FALSIFYBENCH evaluates LLMs' inductive reasoning through a novel hypothesis-driven framework.
Summary
The paper introduces FALSIFYBENCH, an evaluation framework for assessing inductive reasoning in large language models (LLMs) through a hypothesis-driven task inspired by the Wason 2-4-6 task, demonstrating that models capable of negative testing outperform those seeking confirmation.
Key contributions
- Introduction of the FALSIFYBENCH evaluation framework for inductive reasoning in LLMs.
- Empirical evaluation of 12 LLMs across different families and scales, highlighting the performance differences based on reasoning strategies.

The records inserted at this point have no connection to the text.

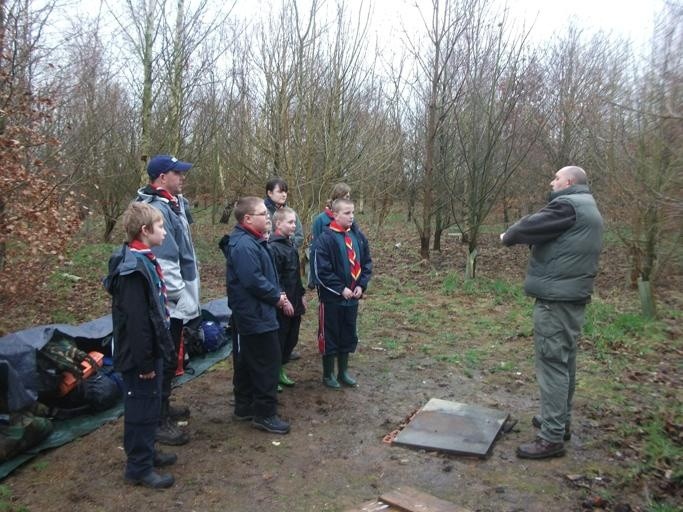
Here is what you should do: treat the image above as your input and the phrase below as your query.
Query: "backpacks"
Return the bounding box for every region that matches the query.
[0,330,124,464]
[183,320,229,356]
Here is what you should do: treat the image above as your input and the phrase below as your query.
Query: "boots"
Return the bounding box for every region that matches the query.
[336,353,357,386]
[322,354,341,389]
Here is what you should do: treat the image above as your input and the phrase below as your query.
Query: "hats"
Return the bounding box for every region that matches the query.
[146,155,194,180]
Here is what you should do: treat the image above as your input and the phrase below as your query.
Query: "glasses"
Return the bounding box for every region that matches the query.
[248,210,267,217]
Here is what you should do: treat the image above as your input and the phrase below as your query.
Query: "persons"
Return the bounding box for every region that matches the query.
[500,165,602,460]
[218,196,291,435]
[306,182,351,354]
[264,211,271,243]
[264,178,305,248]
[135,154,202,447]
[310,198,372,388]
[105,203,178,489]
[267,206,306,392]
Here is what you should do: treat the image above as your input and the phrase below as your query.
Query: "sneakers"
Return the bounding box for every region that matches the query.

- Identification of key factors influencing the success of LLMs in hypothesis testing.
Notable insights
- The framework emphasizes the importance of negative testing in hypothesis-driven reasoning, which has not been a primary focus in previous evaluations.

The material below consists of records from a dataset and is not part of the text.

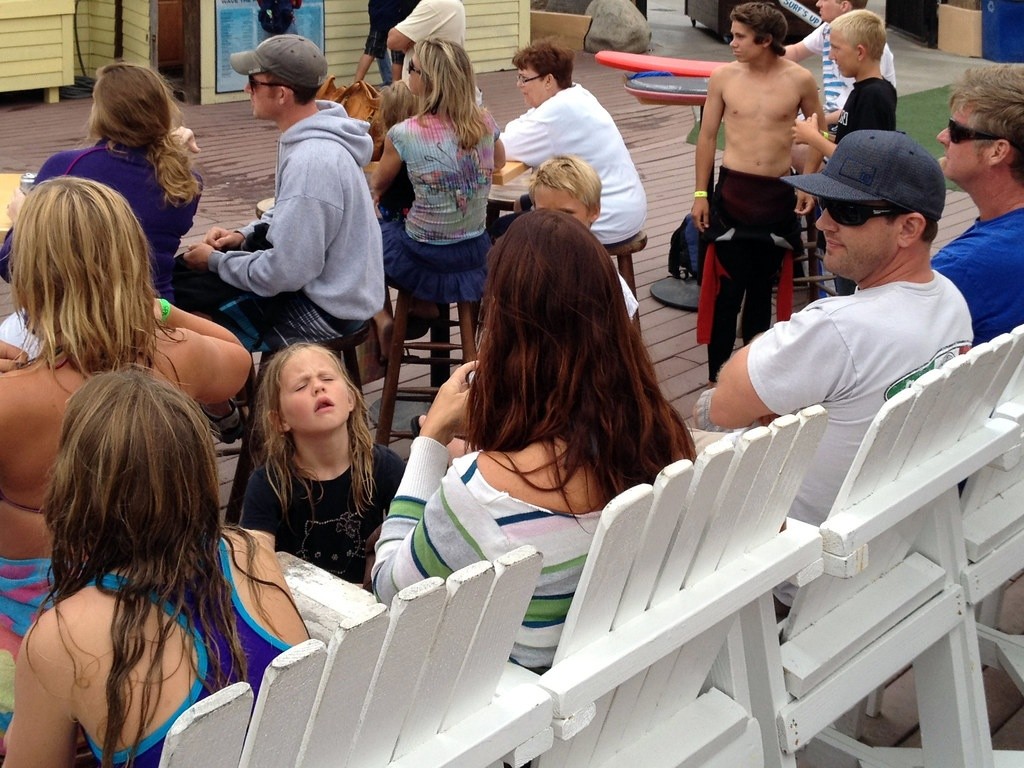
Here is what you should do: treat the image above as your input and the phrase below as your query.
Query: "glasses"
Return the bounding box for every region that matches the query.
[408,58,421,75]
[248,74,296,93]
[817,196,911,226]
[517,72,549,85]
[947,117,1024,154]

- The fine-grained turn-level analysis reveals specific patterns of failure in LLMs, offering a pathway for targeted improvements.
Possible limitations
- Not stated in the abstract.
Abstract
arXiv:2606.04751v1 Announce Type: new Abstract: Large language models (LLMs) are increasingly deployed as autonomous agents in scientific tasks. Yet whether these systems can effectively engage in forms of inductive reasoning relevant to scientific discovery remains an open question. In this work, we introduce FALSIFYBENCH, an evaluation framework for hypothesis-driven reasoning inspired by the classic Wason 2-4-6 task, in which agents must discover hidden semantic properties by iteratively proposing examples and receiving feedback. This task captures key elements of scientific reasoning: hypothesis generation, evidence gathering, and belief revision in response to both confirming and disconfirming evidence. Our evaluation of 12 LLMs across model families and scales shows that reasoning models are generally stronger scientific reasoners than instruction-tuned models, although no model comes close to optimal performance. The primary driver of success is the capacity for negative testing: models that actively seek to falsify their hypotheses consistently outperform those that primarily seek confirmation. Moreover, a fine-grained turn-level analysis, neglected in previous work, reveals that failure is tied to identifiable patterns in how models navigate the hypothesis space.